Essentially, what Patrick Bond and other Climate Justice proponents argue is that the Paris Accords are largely a market based solution to the Climate Crisis. 

In addition, one thing that is problematic about the Paris Accords is that the agreement was created without consulting frontline communities in the fight for Climate Justice, particularly indigenous community and groups like the Indigenous Environmental Network, which made the following statement about the Biden Administration’s decision to rejoin the Paris Accords:

“We stand by our principles that such justice on these stolen lands cannot be achieved through market-based solutions, unproven technologies and approaches that do not cut emissions at source. Climate justice is going beyond the status quo and truly confronting systemic inequities and colonialism within our society.”

Frontline Climate Justice groups have been making these kinds of statements for several decades and they have consistently been against the Paris Accords because it isn’t a strong enough framework to fight the Climate Crisis. What follows is their assessment of the Paris Accords back in 2015:

The Paris Climate Agreement of December 2015 is a dangerous distraction that threatens all of us. Marked by the heavy influence of the fossil fuel industry, the deal reached at the United Nations Framework Convention on Climate Change (UNFCCC) never mentions the need to curb extractive energy, and sets goals far below those needed to avert a global catastrophe. The agreement signed by 196 countries does acknowledge the global urgency of the climate crisis, and reflects the strength of the climate movement. But the accord that came out of the UNFCC’s 21st Conference of Parties (COP21) ignores the roots of the crisis, and the very people who have the experience and determination to solve it.

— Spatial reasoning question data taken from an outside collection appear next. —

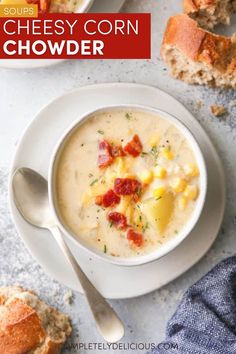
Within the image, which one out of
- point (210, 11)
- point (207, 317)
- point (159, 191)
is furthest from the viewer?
point (210, 11)

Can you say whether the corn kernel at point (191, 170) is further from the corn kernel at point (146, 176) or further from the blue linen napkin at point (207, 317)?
the blue linen napkin at point (207, 317)

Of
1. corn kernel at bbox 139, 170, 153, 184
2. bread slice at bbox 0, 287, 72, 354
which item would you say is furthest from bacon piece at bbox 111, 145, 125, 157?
bread slice at bbox 0, 287, 72, 354

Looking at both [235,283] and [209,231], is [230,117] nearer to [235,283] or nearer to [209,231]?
[209,231]

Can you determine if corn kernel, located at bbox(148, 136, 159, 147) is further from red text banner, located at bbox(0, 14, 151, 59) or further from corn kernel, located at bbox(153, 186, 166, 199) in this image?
red text banner, located at bbox(0, 14, 151, 59)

Our analysis of the Paris Agreement echoes critiques from social movements around the world, led by those most impacted by both climate disruption and the false promises that governments and corporate interests promote in its wake.  In order to effectively develop and support our next organizing steps, we must have a clear and honest understanding of the challenges and conditions we are facing. We have five core concerns with the content of the Paris Agreement:

The Agreement relies  on voluntary versus mandatory emission cuts  that do not meet targets scientists say are necessary to avoid  climate catastrophe.

The Agreement advances pollution trading  mechanisms that allow polluters to purchase “offsets” and continue extremely dangerous levels of emissions.

The Agreement relies  on dirty energies and false  promises including hydraulic  fracturing  (fracking), nuclear  power, agro-fuels, carbon  capture and sequestration and other  technological proposals that pose serious ecological risks.

The operating text  of the Agreement omits any mention of human rights  or the rights  of Indigenous Peoples and women.

The Agreement weakens or strips  the rights  of reparations owed to the Global South by the Global North.

Again, we cannot be content with just returning to the business as usual norm. We really need to listen to those on the frontlines of the Climate Justice Movement!